Quoted passage:
Fig. 3 illustrates an embodiment of the present invention in which conductive layer 16 has been patterned to provide open section 26 extending to the dielectric layer 12 between conductive features 14 of conductive layer 17 on which LESDs 24 are bonded. This patterning helps to thermally isolate the adjacent conductive features and enhance thermal management of the LESDs. For example, if one LESD produces more heat than a neighboring LESD, heat could travel through thermally conductive layer 16 from the hotter LESD to the cooler LESD, thereby potentially interfering with the function of the cooler LESD. By thermally isolating the LESDs, the heat generated by each LESD can be managed individually. Fig. 4 illustrates another embodiment of the present invention similar to the embodiment of Fig. 3. In Fig. 4, an insulative layer 30 has been added between dielectric layer 12 and one of the conductive features 14. This structure can be made, for example, by using a photolithography method to pattern insulative layer on dielectric layer 12, then using a standard semi-additive process to add the conductive layer(s) to the structure. An LESD generating less heat than an adjacent LESD would preferably be placed above insulation layer 30. Insulation layer 30 may comprise any suitable material, including but not limited to, polyimides, epoxies, acrylics, etc. In at least one alternate embodiment, conductive layer 16 is continuous between the locations of adjacent LESDs (unlike open section of Fig. 3 and the open section shown in Fig. 4). In this embodiment, insulative layer 30 can provide thermal isolation between the LESDs.

[Stored data entries]
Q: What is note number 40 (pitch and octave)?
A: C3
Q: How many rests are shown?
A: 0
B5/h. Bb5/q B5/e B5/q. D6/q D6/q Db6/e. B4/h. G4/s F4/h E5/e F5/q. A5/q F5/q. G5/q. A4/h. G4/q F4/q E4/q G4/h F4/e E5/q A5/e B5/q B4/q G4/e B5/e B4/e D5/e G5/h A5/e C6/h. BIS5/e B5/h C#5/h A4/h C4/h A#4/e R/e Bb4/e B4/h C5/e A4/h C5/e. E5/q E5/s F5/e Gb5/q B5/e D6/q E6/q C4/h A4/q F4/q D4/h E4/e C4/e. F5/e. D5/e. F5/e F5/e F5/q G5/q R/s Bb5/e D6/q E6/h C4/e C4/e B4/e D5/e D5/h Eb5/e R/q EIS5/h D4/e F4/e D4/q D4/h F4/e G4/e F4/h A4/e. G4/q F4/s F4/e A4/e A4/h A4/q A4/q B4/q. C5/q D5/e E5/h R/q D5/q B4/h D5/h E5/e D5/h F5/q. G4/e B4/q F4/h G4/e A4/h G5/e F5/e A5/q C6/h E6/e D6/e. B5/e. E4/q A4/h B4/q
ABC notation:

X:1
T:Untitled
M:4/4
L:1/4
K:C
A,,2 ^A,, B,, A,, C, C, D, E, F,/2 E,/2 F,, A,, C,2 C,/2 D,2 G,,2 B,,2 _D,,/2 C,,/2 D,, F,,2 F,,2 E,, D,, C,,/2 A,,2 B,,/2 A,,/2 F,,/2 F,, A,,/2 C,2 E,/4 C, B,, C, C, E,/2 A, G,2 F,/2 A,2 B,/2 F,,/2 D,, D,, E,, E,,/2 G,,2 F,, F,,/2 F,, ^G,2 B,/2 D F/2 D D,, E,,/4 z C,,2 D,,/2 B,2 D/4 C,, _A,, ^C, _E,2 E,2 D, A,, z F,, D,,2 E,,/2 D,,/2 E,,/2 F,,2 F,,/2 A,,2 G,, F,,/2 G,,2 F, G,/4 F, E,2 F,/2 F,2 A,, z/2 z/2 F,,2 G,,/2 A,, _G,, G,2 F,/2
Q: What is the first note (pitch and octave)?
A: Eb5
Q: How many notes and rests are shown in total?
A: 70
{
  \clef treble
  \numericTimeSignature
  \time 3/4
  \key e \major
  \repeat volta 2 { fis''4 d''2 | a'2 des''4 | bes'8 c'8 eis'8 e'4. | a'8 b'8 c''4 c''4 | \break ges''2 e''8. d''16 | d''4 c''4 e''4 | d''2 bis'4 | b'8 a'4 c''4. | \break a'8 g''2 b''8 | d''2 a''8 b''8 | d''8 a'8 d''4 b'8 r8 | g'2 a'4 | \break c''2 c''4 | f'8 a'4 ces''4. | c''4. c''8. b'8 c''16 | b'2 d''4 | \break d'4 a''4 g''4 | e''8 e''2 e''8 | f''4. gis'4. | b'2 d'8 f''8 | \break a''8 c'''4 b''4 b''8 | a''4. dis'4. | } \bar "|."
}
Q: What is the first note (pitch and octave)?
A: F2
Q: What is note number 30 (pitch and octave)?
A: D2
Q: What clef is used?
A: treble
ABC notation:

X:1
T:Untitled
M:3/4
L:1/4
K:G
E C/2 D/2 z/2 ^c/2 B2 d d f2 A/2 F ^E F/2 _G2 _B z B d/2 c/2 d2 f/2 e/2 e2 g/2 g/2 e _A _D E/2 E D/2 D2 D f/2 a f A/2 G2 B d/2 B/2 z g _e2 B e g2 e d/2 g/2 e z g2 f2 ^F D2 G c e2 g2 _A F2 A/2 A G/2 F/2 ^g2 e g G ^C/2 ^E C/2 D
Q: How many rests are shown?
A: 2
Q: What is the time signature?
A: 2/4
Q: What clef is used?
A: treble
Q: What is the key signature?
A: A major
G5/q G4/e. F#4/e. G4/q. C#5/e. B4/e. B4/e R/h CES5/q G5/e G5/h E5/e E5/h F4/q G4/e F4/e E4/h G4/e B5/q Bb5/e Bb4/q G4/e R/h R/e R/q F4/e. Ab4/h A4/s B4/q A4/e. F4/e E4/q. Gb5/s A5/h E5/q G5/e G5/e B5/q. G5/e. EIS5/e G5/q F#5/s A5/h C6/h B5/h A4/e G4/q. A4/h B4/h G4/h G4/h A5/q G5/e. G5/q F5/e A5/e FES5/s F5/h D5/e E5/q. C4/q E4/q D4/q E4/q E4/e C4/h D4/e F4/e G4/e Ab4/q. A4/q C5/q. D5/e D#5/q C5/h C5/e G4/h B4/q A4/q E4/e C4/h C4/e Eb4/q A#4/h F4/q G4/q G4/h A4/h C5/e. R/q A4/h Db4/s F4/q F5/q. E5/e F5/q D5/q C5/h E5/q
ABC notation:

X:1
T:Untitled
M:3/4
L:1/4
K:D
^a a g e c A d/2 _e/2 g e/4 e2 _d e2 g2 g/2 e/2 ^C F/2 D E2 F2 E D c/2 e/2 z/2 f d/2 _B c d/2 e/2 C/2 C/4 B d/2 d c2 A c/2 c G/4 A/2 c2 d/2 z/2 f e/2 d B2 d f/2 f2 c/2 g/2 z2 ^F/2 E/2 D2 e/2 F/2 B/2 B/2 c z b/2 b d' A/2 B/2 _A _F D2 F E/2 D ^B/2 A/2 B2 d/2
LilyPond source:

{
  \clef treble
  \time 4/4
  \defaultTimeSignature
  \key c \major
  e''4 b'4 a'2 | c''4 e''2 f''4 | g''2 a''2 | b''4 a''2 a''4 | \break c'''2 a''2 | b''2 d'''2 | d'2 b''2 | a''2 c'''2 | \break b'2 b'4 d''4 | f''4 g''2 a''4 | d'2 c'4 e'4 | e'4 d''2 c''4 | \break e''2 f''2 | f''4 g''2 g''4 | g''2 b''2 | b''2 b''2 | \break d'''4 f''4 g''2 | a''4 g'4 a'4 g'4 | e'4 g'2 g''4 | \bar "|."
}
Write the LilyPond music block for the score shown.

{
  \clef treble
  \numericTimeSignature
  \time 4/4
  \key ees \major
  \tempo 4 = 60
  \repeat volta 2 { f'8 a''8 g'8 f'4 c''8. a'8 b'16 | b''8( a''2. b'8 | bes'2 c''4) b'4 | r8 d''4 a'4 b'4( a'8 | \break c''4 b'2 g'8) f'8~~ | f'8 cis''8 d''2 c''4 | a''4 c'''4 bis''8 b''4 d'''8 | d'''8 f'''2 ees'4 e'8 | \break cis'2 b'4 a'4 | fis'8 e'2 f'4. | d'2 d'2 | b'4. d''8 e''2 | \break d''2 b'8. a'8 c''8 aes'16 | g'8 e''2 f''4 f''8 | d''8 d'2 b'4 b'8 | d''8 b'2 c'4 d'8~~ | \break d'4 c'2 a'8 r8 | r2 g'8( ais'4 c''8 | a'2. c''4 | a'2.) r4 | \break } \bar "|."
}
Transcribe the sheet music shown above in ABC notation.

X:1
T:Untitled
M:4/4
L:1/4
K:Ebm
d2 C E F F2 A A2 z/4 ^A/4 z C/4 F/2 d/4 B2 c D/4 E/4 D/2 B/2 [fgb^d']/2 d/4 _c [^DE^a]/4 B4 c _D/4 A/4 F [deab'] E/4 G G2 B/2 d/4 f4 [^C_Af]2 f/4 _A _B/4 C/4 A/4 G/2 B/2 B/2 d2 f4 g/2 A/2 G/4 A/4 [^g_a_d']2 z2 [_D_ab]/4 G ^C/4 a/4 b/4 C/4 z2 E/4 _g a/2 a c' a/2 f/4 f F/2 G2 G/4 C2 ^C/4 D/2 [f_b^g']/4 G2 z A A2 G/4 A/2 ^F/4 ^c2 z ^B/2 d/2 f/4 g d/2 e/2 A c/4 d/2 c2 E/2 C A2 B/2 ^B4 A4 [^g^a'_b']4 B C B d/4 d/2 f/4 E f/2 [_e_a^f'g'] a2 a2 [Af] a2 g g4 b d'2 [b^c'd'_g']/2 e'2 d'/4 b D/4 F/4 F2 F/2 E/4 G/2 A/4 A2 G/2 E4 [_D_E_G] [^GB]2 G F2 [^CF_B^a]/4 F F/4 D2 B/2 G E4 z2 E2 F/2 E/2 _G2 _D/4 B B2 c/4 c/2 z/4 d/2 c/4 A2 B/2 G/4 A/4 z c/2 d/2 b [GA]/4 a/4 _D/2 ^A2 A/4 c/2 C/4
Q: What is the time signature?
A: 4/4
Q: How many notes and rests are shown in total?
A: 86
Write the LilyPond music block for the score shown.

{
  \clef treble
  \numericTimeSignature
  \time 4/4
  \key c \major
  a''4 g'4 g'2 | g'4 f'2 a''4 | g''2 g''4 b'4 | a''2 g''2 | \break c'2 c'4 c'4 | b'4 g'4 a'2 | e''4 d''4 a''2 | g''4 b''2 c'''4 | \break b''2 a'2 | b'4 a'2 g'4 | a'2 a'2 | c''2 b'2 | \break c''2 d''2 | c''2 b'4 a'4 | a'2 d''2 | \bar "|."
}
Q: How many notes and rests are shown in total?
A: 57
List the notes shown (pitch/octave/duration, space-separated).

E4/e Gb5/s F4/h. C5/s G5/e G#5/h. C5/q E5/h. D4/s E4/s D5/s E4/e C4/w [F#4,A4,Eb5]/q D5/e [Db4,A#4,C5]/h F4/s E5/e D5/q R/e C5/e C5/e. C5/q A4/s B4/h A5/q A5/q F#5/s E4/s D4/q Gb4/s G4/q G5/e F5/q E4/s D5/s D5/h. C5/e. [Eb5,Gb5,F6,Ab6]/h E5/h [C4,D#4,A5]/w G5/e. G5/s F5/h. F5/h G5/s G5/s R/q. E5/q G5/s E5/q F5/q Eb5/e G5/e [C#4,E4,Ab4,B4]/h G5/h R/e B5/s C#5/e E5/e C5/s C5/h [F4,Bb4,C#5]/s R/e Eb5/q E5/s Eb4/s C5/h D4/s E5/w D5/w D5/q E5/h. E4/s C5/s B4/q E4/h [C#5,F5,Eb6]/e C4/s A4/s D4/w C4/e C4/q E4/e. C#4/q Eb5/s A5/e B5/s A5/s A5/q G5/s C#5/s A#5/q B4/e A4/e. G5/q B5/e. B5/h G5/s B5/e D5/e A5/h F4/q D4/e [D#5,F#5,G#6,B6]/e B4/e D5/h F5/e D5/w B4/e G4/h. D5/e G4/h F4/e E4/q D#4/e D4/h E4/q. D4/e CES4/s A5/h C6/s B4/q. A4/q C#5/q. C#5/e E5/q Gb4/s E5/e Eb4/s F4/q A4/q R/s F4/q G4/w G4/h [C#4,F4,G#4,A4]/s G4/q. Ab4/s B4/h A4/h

Work to be completed: Can you go on with the passage on thermally isolating the LESDs, starting right after its final sentence?

Task answer:
Fig. 5 illustrates yet another embodiment of the present invention similar to the embodiment of Fig. 3. In Fig. 5, the thin dielectric layer 12 includes protrusions 32. These protrusions 32 are typically adjacent to, or between, conductive features on which LESDs are bonded. The protrusions can provide enhanced thermal isolation between adjacent LESDs and can also improve the overall mechanical strength of the dielectric layer and flexible LESD article. The thickness of the protrusion 32 may be any thickness but is typically about 2 to about 20 times the bulk thickness of the thin dielectric layer 12. The protrusions 32 may be made, for example, by starting with a dielectric substrate having a thickness equal to the desired height of the protrusions 32, photomasking the areas where the protrusions are desired and etching the exposed portions of the dielectric substrate to the desired bulk thickness. In at least one other embodiment, the protrusions and thin layer having a bulk thickness are formed using embossing or microreplication processes. The protrusions may be any suitable size or shape and may be, for example, pyramids, truncated pyramids, cubes, hemispheres, etc. They may be individuated features or may form continuous features that are adjacent to, or are between, multiple conductive features. A plurality of protrusions may also be located on the flexible substrate in any suitable pattern or configuration, e.g., grids, serpentine shapes, circles, etc.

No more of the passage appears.